N.KOREA
The crew of a Cathay Pacific flight saw what it believes was North Korea’s latest missile test last week, the second airline to report sighting it. Cathay said yesterday that the flight from San Francisco to Hong Kong reported witnessing the apparent re-entry of the ICBM.
PHILIPPINES The manufacturer of a dengue fever vaccine that was suspended after a study showed a greater risk of severe cases in people without previous infection said it is working with authorities to address the fears.
INDIA
Rahul Gandhi, the scion of India’s Nehru-Gandhi political dynasty, submitted nomination papers yesterday to succeed his mother as president of the main opposition Congress party, which previously governed the country for decades.
US-PAKISTAN Defense Secretary Jim Mattis is meeting with Pakistan leaders to seek common ground on the counterterrorism fight and encourage Islamabad to more aggressively go after the insurgents moving across the border with Afghanistan.
YEMEN
Ali Abdullah Saleh, Yemen’s former president and longtime strongman, was killed yesterday, according to multiple Yemeni officials, as his loyalists and Shiite rebels battled for control of the capital.
ISRAEL’s internal security service says it has arrested two residents of southern Israel suspected of stabbing to death an Israeli soldier for nationalistic reasons.

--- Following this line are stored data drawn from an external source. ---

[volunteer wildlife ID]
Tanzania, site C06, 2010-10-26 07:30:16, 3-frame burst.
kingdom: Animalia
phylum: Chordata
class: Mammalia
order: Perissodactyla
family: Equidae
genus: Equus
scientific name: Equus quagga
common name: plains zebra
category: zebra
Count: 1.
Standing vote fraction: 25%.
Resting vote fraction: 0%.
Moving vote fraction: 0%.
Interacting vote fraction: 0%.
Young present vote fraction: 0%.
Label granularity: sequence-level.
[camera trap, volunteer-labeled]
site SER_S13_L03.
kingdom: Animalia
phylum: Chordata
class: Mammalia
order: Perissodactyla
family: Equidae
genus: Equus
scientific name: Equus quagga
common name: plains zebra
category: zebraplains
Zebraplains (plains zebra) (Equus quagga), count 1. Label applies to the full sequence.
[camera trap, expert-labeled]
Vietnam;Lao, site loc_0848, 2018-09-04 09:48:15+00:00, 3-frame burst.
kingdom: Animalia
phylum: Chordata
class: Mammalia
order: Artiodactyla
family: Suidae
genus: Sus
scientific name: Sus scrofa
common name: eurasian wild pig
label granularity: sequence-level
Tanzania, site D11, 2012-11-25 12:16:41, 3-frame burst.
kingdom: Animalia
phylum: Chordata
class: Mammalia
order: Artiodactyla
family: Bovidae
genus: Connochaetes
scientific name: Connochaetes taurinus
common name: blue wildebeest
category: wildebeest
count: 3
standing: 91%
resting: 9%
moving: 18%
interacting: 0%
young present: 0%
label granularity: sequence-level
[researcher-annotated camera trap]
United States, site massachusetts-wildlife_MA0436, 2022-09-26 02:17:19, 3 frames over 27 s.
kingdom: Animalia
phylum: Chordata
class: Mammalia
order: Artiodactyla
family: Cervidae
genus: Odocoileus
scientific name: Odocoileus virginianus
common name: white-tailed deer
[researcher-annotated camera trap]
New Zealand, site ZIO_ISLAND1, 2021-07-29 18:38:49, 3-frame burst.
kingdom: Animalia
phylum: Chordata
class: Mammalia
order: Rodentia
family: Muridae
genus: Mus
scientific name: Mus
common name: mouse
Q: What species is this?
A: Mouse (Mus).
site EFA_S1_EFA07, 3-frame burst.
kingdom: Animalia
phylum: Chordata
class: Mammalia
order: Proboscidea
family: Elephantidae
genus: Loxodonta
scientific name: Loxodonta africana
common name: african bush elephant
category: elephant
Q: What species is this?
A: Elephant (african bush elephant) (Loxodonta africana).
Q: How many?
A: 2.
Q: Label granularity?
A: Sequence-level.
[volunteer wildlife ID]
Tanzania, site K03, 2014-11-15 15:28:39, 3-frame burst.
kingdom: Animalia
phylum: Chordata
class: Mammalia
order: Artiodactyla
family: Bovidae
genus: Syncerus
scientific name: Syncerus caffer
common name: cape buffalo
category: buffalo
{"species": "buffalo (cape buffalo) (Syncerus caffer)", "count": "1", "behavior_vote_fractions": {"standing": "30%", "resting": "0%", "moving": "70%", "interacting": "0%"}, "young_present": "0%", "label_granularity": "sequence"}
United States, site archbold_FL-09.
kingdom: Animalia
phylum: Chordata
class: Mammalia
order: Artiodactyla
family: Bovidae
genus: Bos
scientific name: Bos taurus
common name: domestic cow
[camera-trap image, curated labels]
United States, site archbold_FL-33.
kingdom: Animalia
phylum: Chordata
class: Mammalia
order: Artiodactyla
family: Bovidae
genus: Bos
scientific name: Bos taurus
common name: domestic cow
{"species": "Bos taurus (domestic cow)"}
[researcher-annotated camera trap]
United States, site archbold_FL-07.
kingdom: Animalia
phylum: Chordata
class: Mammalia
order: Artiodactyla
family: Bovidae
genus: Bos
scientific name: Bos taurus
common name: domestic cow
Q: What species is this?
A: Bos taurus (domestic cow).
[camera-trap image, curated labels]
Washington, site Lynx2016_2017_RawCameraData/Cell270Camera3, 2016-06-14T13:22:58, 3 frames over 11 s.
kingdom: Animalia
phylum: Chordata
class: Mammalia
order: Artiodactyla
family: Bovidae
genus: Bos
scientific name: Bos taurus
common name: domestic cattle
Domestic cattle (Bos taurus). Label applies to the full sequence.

MALTA Ten Maltese suspects were arrested yesterday over the Oct. 16 car bomb murder of investigative journalist Daphne Caruana Galizia, Malta’s prime minister and other authorities announced.
SPAIN
The spokeswoman for a leading Catalan separatist party says a judge’s decision to keep the region’s former vice president jailed was politically motivated and an attempt to prevent him from running in a regional election this month.
VENEZUELA President Nicolas Maduro says his government will launch a cryptocurrency to fight what he calls a financial “blockade” by the Trump administration against the socialist-run country.
HONDURAS President Juan Orlando Hernandez held on to a lead of more than 52,000 votes in the country’s hotly-disputed presidential race, with less than 0.04 percent of ballots left to be counted.